#### INFORMATION SHOWN
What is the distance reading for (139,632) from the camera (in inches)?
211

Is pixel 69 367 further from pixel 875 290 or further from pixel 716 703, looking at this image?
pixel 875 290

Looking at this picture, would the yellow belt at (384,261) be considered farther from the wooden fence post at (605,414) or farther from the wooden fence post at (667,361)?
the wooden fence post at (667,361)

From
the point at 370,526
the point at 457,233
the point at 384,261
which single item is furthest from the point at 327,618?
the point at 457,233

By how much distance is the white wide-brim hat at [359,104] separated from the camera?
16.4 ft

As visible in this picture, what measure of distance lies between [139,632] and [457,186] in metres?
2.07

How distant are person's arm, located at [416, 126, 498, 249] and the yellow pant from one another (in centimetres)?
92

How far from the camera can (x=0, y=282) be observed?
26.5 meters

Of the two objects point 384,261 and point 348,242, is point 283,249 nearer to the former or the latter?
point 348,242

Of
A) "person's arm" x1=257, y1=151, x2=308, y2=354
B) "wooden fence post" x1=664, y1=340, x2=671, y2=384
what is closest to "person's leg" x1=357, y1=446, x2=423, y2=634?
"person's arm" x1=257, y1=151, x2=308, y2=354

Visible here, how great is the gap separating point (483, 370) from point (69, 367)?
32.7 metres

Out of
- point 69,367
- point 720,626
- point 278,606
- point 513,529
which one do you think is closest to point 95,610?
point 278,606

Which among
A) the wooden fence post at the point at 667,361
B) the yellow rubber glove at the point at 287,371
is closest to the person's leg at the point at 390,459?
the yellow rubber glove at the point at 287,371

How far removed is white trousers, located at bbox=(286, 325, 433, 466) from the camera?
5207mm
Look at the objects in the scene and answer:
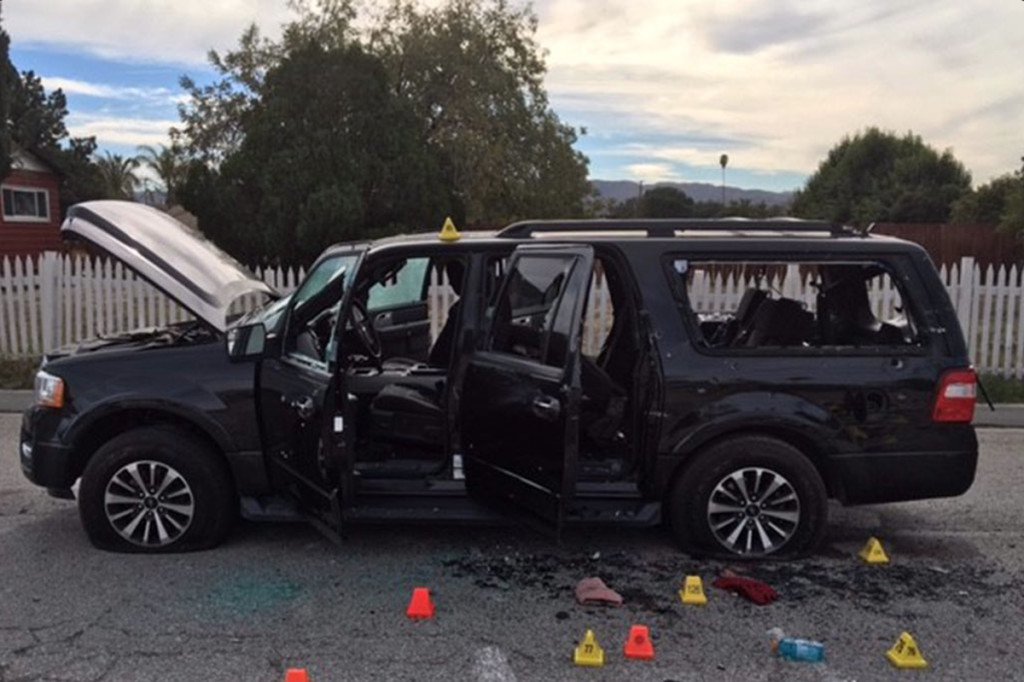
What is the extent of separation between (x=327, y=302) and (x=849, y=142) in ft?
173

#### DIRECTIONS
Write out the listing word for word, omitting the pictures it holds.

#### RESULT OF THIS EXERCISE
What is the distance reading for (139,632) from the camera (in inches)?
211

Is pixel 69 367 further from pixel 875 290 or further from pixel 716 703, looking at this image?
pixel 875 290

Looking at this picture, would the yellow belt at (384,261) be considered farther from the wooden fence post at (605,414) or farther from the wooden fence post at (667,361)?
the wooden fence post at (667,361)

From
the point at 370,526
the point at 457,233
the point at 384,261
which single item is furthest from the point at 327,618?
the point at 457,233

By how much distance is the white wide-brim hat at [359,104] separated from the camera?
16.4 ft

As visible in this picture, what measure of distance lies between [139,632] and [457,186] in metres?
2.07

How distant are person's arm, located at [416, 126, 498, 249] and the yellow pant from one another (in centimetres)?
92

How far from the camera can (x=0, y=282) be observed?
26.5 meters

Of the two objects point 384,261 and point 348,242, is point 283,249 nearer to the former or the latter?
point 348,242

Of
A) "person's arm" x1=257, y1=151, x2=308, y2=354
B) "wooden fence post" x1=664, y1=340, x2=671, y2=384
what is closest to "person's leg" x1=357, y1=446, x2=423, y2=634?
"person's arm" x1=257, y1=151, x2=308, y2=354

Visible here, how great is the gap separating point (483, 370) from point (69, 367)?
32.7 metres

Out of
- point 69,367
- point 720,626
- point 278,606
- point 513,529
which one do you think is closest to point 95,610?
point 278,606

Which among
A) the wooden fence post at the point at 667,361
B) the yellow rubber glove at the point at 287,371
is closest to the person's leg at the point at 390,459?
the yellow rubber glove at the point at 287,371

How far removed is white trousers, located at bbox=(286, 325, 433, 466) from the camera?
5207mm
Look at the objects in the scene and answer:
What is the extent of separation between (x=327, y=302) and (x=849, y=142) in ft?
173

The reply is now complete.